Ghobrial ist ein großartiges Buch gelungen, das deutlich zeigt, welcher Erkenntnisgewinn durch eine praxeologische Neuperspektivierung der frühneuzeitlichen Kommunikationsgeschichte möglich ist. Beschränkt man sich bei der Analyse eben nicht nur auf die Zirkulation gedruckter Medien, sondern bezieht auch die alltägliche (das heißt häufig mündliche) Kommunikation mit ein, dann geraten herkömmliche Sichtweisen wie etwa die einer Kommunikationsgrenze zwischen Europa und Osmanischem Reich schnell ins Wanken. Das große Problem eines solchen Ansatzes besteht allerdings darin, dass alltägliche Kommunikation nur wenig Spuren in den Quellen hinterlässt. Dem kann auch Ghobrial nicht entgehen, und so bleiben seine Aussagen in diesem Bereich häufig etwas spekulativ.

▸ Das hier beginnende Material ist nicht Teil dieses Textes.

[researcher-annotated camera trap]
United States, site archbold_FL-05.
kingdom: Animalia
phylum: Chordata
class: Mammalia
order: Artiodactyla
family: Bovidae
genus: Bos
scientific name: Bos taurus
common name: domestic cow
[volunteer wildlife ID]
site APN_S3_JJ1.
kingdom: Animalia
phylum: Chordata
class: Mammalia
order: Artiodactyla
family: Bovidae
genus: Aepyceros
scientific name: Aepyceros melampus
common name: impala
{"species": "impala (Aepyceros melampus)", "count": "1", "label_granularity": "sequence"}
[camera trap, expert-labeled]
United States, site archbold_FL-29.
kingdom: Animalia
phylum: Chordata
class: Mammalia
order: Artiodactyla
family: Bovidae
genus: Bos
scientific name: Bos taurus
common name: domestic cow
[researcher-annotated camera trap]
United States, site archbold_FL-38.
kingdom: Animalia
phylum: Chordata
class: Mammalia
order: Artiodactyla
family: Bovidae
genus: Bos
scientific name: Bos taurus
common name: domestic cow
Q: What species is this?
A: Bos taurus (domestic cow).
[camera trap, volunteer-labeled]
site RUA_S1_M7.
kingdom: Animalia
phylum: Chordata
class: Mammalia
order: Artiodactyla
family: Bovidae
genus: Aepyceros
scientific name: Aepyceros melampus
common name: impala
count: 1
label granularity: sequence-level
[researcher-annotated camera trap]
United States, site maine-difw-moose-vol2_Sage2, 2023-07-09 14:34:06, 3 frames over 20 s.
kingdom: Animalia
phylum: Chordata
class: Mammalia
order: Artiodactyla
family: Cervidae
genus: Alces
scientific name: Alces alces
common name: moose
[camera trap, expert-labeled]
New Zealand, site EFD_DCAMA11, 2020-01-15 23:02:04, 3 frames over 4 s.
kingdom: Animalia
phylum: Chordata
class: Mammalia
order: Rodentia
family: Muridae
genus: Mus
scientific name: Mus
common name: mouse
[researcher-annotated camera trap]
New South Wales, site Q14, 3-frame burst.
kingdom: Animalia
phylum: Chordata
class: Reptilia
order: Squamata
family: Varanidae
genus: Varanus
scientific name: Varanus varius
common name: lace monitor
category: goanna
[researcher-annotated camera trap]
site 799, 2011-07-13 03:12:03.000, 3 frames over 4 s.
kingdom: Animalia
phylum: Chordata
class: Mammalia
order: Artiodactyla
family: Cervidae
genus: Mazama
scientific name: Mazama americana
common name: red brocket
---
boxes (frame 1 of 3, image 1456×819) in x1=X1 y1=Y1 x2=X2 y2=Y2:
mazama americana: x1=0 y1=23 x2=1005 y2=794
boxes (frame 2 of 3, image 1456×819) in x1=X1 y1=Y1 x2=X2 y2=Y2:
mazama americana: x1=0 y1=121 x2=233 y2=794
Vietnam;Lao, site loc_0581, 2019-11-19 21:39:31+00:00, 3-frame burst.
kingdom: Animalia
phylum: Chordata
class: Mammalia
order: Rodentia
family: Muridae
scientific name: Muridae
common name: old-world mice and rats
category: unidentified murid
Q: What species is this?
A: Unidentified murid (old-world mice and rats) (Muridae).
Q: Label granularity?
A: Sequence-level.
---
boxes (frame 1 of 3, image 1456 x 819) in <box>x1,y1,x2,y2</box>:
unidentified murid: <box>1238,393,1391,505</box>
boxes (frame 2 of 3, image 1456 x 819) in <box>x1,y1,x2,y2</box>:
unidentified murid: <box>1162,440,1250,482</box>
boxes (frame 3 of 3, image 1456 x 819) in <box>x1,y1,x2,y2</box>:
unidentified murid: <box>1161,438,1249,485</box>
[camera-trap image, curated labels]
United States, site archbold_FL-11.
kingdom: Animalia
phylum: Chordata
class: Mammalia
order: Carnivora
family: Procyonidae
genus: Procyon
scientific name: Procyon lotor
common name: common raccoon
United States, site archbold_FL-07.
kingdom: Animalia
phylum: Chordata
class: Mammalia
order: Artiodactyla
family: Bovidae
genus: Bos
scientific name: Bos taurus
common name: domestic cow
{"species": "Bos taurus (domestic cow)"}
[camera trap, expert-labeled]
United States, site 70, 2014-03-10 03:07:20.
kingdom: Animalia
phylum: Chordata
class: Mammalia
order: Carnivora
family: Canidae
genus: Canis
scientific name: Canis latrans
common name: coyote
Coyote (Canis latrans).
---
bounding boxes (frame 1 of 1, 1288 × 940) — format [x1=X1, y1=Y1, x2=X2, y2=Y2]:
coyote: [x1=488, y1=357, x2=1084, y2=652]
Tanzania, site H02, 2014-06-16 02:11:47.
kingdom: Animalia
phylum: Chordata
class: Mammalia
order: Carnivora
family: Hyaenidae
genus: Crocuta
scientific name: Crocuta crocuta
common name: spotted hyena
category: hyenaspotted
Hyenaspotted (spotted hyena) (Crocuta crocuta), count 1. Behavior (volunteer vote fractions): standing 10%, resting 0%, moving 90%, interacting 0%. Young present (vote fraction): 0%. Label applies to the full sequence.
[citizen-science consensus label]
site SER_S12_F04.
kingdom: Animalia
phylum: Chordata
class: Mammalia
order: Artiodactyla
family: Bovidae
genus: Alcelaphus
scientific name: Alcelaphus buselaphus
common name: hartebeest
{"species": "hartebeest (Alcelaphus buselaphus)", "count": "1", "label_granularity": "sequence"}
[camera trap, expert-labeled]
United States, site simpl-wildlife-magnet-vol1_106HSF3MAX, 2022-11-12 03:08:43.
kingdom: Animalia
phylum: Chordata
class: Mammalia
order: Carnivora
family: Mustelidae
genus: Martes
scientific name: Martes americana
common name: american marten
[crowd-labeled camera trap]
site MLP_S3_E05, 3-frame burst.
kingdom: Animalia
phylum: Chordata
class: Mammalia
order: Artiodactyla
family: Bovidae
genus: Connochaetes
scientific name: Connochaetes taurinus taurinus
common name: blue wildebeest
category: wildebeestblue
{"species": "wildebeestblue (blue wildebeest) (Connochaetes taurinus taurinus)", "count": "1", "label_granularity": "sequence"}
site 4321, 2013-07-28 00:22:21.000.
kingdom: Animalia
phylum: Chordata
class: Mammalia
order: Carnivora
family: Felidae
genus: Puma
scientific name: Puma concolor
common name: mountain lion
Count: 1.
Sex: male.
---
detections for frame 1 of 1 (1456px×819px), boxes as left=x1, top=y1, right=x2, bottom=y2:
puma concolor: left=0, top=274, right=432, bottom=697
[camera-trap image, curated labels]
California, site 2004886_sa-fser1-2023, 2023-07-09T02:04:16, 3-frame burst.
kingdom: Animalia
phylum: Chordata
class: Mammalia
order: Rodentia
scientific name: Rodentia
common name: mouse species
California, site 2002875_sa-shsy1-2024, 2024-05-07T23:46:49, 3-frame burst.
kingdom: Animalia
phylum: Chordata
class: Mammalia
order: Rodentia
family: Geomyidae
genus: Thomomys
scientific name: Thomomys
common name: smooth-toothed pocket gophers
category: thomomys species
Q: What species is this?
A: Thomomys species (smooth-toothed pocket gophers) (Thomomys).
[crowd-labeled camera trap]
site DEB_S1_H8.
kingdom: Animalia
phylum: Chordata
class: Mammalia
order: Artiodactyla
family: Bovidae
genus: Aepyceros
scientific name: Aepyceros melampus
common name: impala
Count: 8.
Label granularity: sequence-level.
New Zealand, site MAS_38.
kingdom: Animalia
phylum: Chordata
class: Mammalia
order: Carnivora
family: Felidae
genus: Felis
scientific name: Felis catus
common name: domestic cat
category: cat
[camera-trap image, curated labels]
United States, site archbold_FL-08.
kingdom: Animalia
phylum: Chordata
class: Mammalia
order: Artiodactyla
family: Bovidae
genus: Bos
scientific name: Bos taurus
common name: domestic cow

Dies betrifft etwa die von ihm sehr stark gemachte gemeinsame Soziabilität in Konstantinopel. Zwar gab es ohne Frage regen Austausch zwischen den Beteiligten, selbstverständlich auch über sprachliche Grenzen hinweg. Ob man aber wirklich von einer „world of intimacy“ ausgehen muss (S. 66), ist nicht eindeutig zu beantworten. So spricht Ghobrial beispielsweise etwas unbestimmt davon, festliche Veranstaltungen in der englischen Botschaft „might attract the interests of Ottoman subjects“ (S. 80). Konkrete Beispiele nennt er jedoch nicht. Auch kursierende Gerüchte, wie etwa diejenigen über die Absetzung Mehmets IV, erschließt Ghobrial eher indirekt und eben erst dadurch, dass sie in der englischen Botschaft verschriftlicht worden sind. Auch die angebliche „close friendship“ zwischen William Trumbull und Receb Pascha (S. 65–67) müsste deutlicher am Quellenmaterial nachgewiesen werden. Eine gewisse – für angelsächsische Autoren nicht ganz ungewöhnliche – Theorieferne zeigt sich zudem darin, dass solche Kategorien relativ selbstverständlich verwendet werden. Es wäre aber etwa zu klären, was ‚Freundschaft‘ in der höfischen Gesellschaft der Frühen Neuzeit überhaupt heißen konnte.1

Ghobrial hat für sein Buch bewusst einen anderen Weg gewählt – er selbst nennt es ein „extended essay“ (S. viii). Es ist unterhaltsam und sprachlich ausgezeichnet geschrieben, was nicht zuletzt daran liegt, dass der Großteil der Detail- und Quelleninformationen in die Fußnoten ausgelagert ist. Wenn es auch in vielen Bereichen zwangsläufig spekulativ bleiben und mit Wahrscheinlichkeiten arbeiten muss, so trägt es doch dazu bei, neu über den Informationsfluss im frühneuzeitlichen Europa nachzudenken – und dieses Europa schloss eben das Osmanische Reich mit ein.

Anmerkung:
1 Zu diesem Problem etwa Christian Kühner, ‚Quand je retournai, je trouvai toutes les cabales de la cour changées‘: Friendship under the Conditions of Seventeenth-Century Court Society, in: Ronald G. Asch / Birgit Emich / Jens Ivo Engels (Hrsg.), Integration, Legitimation, Korruption. Politische Patronage in Früher Neuzeit und Moderne, Frankfurt a. M. 2011, S. 59–75.